Zebras, horses, and donkeys are all closely related, yet zebras are the only one within the species to have stripes; the only African mammal in the region with stripes, too. These species inhabit a wide variety of different niches such as, grasslands, savannas, woodlands, thorny scrublands, mountains, and costal hills. Until recently, limited information was available on the subject, but many hypothesis have been deduced over the years. These theories include, the stripes evolving as a form of camouflage, disrupting predatory attack by visually confusing carnivores, a mechanism of heat management, a social function, and evolving as a defense against ectoparasite attacks, such as biting flies.
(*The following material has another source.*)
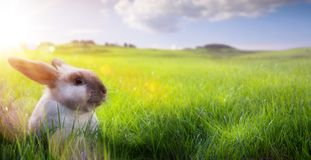 Happy Easter – Easter Bunny on sunny Flowering spring Field stock photo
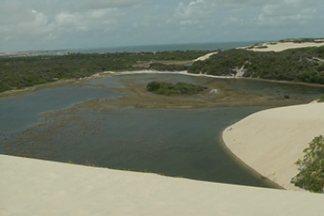 Conheça a mistura entre deserto e praia que fica na praia de Jenipabu, em Natal - As belezas exóticas do local encantam turistas, que podem até andar de dromedário.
Published on April 1st 2014 2014, in the online journal, Nature Communications, by the University of California- Davis, a new study finds that biting flies, like horseflies (tabanid) and tsetse (glossinid) flies, are a significant influence in the evolution of stripes. A team of researchers mapped and compared geographic distributions for seven different species of horses, zebras, donkeys, and other subspecies measuring different variables such as, the thickness, locations, intensity of their stripes on several parts of their bodies, ranges of large predators, temperature, and the geographic distribution of the biting flies. The researchers found that in areas where zebras had greater stripe density, they also suffered from a greater annoyance of bug biting. Lead author Tim Caro, a UC Davis professor of wildlife biology said, "Again and again, there was greater striping on areas of the body in those parts of the world where there was more annoyance from biting flies." Previous experimentation determined that these species of flies avoid black-and-white stripe patterns. Together, both sets of data suggest that overlapping areas with higher bug density influenced zebras to have greater striping patterns, as a defense. Zebras have shorter hair than most mammals in their region, making them more susceptible to the biting bugs. This study provides logical insight into the evolution of stripes on zebra as a defense against biting bugs.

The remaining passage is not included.